Other products that may contain mercury include fungicides, pesticides, weed killer, paint (particularly old paint), paint stripper, industrial waste, some batteries, cleaning products and jewellery made from the ore, cinnabar.
The thing about mercury is that you can't avoid it. What you can do is minimise your exposure to it. Don't have any more amalgam fillings. Insist that your dentist provides you with a composite filling that doesn't contain mercury. The most common source of mercury vapour exposure in humans is dental amalgams because they slowly release their mercury in vapour form. Ask your doctor, chemist or naturopath if any medical product, prescribed or otherwise, contains mercury or any mercury containing substance. Avoid as many sprays and chemicals as you can. Wash all food products thoroughly and avoid fish altogether or at least, avoid the fish most likely to have mercury in them. Don't have things in the home that contain mercury (such as fluorescent lights, mercurochrome and mercury thermometers) if possible. Try to use household products that at least claim to be environmentally friendly - this will reduce the risk of them containing mercury or mercury products. Use hypo-allergenic cosmetics and personal products.
MOST foods and household products DO NOT tell you if they have mercury in them.
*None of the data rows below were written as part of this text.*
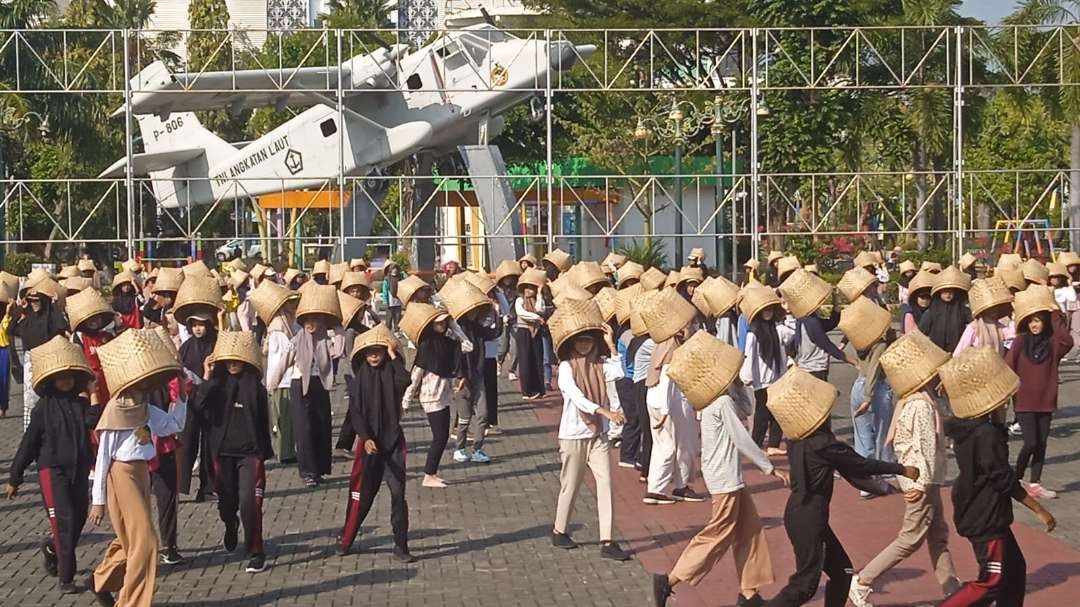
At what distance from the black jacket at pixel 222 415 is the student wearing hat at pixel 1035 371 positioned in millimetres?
5809

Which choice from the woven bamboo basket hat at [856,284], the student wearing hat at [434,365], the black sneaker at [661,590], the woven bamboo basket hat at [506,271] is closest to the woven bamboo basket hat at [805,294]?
the woven bamboo basket hat at [856,284]

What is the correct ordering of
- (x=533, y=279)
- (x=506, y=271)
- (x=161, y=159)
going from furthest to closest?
(x=161, y=159)
(x=506, y=271)
(x=533, y=279)

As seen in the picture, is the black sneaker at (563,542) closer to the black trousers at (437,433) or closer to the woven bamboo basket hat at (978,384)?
the black trousers at (437,433)

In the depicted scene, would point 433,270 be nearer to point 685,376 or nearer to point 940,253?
point 940,253

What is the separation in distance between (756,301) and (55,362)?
6685 mm

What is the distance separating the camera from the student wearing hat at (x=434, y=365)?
13578 millimetres

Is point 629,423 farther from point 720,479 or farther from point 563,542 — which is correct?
point 720,479

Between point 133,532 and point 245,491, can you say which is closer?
point 133,532

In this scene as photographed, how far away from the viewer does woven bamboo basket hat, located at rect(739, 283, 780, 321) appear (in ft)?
47.3

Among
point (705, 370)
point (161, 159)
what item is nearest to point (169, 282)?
point (705, 370)

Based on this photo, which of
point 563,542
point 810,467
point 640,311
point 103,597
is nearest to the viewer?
point 810,467

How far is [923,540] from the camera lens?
29.6ft

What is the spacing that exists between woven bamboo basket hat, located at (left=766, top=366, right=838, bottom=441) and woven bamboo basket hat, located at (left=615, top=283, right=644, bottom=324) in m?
6.19

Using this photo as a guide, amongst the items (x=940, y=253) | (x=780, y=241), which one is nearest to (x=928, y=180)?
(x=780, y=241)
Some products DO tell you that they don't - for example, buy batteries which state they don't contain added mercury, and contact lens solutions that state they are "thimerosal" free.
MORE ABOUT BRONCHIECTASIS Bronchiectasis is a serious and incurable lung disorder in which the bronchi are irreversibly dilated generally as a result of an infection of the bronchial tree leading to obstruction of the bronchi. Causes of the infection include Whooping Cough, Pink Disease, pneumonia, measles, tuberculosis and cancer. As stated above, mercury is quite toxic to the lungs.
Because of the obstruction of the bronchi, lung secretions accumulate, become infected and weaken the walls of the bronchi which dilate. The disease usually starts in childhood but may not show itself until adulthood.
As well as coughing up copious quantities of lung secretions, the symptoms may include -
low grade fever;
cyanosis (bluish skin colour);
a general deterioration of health with night sweats; and
severe chronic bronchitis and asthma.
Treatment Treatment involves getting rid of the secretions which have accumulated in the dilated bronchi. This usually involves the use of antibiotics to prevent and/or treat infections and postural drainage, but in some instances, part of or all of the diseased lung is removed.
Postural drainage involves using the force of gravity as an aid to coughing up the lung secretions. Lying with the upper body over the edge of the bed helps the secretions drain into the trachea (windpipe) and be coughed up.
Precautions Sufferers should not smoke, should have a well-balanced diet and plenty of fresh air and be immunized against influenza. A precautionary note for any sufferer who had Pink Disease or mercury poisoning or is sensitive to mercury - the preservative, thimerosal which contains mercury, is used in most influenza injections and it is therefore important that your doctor or chemist ensures that the influenza injection you are getting does not contain thimerosal.